After matching, we will use interrupted time series/segmented regression analysis (ITS/SRA)  to evaluate effectiveness using Advance Care Plan (i.e., LST template or SAPO) as the dependent variable. We will conduct separate analyses for Project 1 and Project 2. Outcomes for intervention sites will be compared to baseline data during the baseline pre-implementation period. The initiation of audit with feedback and facilitation represents the interruption in each analysis. ITS/SRA has been used frequently for quasi-experimental study designs, including previous analyses by the LTC QUERI .

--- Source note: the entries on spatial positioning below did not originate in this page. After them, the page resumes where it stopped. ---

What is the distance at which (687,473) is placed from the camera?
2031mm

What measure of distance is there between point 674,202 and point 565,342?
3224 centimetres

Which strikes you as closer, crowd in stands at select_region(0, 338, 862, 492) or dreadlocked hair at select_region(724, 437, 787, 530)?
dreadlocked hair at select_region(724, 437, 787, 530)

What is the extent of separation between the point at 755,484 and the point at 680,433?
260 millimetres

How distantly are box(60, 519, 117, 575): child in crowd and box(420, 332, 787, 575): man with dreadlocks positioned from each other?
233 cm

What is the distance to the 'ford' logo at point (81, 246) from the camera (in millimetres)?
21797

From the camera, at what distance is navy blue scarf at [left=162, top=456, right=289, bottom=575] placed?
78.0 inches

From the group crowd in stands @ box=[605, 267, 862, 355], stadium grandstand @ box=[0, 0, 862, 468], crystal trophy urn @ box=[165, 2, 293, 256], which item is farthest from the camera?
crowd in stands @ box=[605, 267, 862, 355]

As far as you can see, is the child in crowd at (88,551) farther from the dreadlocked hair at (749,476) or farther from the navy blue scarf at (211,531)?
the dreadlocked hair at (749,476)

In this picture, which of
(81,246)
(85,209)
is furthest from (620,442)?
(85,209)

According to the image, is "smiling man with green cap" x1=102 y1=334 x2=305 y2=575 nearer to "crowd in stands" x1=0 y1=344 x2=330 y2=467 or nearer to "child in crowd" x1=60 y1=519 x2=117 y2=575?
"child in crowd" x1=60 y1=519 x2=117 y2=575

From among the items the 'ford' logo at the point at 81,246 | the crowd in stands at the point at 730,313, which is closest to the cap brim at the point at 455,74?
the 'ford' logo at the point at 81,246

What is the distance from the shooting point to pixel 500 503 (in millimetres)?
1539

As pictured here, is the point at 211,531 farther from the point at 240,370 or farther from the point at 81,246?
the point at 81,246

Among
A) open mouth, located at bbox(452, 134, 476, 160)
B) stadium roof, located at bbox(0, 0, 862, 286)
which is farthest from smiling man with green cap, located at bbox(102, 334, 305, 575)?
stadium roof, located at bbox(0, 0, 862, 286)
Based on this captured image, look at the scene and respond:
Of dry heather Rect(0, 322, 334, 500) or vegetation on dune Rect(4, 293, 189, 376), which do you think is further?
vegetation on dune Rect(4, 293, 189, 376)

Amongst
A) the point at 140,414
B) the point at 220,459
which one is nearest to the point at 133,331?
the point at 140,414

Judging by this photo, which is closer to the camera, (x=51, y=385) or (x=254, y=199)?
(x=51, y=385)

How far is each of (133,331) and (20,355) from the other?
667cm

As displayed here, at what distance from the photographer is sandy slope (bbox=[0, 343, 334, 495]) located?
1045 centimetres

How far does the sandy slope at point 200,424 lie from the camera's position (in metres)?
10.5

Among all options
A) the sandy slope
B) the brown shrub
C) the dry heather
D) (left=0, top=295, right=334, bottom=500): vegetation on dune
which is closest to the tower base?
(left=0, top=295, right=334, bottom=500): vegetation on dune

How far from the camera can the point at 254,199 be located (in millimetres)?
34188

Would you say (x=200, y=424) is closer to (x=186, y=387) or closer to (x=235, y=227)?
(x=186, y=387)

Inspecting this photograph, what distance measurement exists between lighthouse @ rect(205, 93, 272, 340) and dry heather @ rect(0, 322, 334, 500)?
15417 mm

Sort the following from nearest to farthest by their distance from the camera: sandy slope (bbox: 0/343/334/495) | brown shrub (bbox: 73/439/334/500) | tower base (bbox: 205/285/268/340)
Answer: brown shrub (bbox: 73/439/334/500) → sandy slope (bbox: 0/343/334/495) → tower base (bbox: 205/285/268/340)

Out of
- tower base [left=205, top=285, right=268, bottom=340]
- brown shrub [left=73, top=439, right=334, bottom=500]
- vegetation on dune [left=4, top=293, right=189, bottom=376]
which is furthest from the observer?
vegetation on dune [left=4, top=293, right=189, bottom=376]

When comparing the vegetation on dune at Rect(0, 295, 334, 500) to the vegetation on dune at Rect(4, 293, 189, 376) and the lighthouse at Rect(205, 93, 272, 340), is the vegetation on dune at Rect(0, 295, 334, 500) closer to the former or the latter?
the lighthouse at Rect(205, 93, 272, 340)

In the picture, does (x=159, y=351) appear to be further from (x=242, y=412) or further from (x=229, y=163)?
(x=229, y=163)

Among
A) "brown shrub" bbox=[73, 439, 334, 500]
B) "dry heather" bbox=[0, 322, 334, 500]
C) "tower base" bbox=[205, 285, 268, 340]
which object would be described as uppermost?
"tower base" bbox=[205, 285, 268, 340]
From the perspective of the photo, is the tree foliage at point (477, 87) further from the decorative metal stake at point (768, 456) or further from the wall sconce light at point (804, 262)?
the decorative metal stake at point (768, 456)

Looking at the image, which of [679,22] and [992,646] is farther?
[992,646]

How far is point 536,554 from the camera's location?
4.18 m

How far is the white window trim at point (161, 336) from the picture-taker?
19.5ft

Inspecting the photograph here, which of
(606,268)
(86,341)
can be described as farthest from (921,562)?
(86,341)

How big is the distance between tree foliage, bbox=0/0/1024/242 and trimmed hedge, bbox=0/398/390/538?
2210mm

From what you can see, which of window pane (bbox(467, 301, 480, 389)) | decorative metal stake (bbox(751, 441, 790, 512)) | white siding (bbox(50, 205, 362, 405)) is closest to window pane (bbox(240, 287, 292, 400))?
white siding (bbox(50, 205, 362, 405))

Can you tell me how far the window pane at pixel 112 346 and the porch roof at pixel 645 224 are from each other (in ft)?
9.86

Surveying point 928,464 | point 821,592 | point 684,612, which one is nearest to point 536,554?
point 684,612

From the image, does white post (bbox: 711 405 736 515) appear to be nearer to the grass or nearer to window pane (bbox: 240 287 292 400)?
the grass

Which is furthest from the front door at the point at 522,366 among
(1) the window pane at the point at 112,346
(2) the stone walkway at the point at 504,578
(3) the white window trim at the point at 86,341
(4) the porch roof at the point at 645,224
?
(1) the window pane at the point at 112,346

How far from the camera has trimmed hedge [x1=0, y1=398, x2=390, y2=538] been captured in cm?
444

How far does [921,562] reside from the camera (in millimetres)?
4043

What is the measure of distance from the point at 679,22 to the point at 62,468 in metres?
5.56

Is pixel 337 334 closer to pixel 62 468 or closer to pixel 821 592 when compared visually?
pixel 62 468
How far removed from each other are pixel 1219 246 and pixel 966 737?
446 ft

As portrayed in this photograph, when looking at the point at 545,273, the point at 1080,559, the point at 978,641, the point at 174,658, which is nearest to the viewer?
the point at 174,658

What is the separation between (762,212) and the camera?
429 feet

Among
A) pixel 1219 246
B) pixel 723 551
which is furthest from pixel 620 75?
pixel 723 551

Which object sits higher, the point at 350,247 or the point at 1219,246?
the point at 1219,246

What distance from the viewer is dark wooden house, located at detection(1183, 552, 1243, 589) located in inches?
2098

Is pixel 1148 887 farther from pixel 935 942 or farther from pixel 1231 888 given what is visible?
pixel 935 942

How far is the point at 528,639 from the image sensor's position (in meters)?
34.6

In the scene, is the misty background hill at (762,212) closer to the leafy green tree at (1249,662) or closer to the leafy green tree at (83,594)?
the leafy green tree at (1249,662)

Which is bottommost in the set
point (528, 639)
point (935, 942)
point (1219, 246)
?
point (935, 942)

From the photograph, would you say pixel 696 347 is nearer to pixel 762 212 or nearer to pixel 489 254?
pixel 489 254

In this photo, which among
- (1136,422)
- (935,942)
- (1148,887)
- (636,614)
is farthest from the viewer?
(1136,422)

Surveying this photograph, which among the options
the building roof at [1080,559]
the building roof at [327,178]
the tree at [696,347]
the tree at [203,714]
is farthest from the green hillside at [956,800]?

The second metric is the concordance between documented preferences and care received at end of life, which reflects the ultimate goal of our evidence-based practices — to achieve patient-centered/patient-directed care by honoring Veterans’ values and care preferences in the treatments that we provide . We operationalize this measure by examining the care provided to Veterans who have a goal of “to be comfortable” documented on either a VA LST template or “comfort measures only” on a SAPO or facility medical order. Specifically, we will examine the associations between a documented goal of comfort and (1) receipt of hospice care (yes/no) and (2) ICU admissions in the last 90 days of life (yes/no). These outcomes are aligned with quality indicators and are associated with higher family ratings of end-of-life care [1, 59]. We hypothesize that a documented comfort goal will be significantly associated with higher hospice use and fewer ICU admissions. We chose ICU admissions instead of hospitalizations because an earlier study found that most hospitalizations among frail nursing home residents with comfort orders were unavoidable and/or occurred to keep the resident comfortable . The analysis plan to evaluate care concordance is similar to the one used in the LTC QUERI. We will model the two binary outcomes using multivariate logistic regression.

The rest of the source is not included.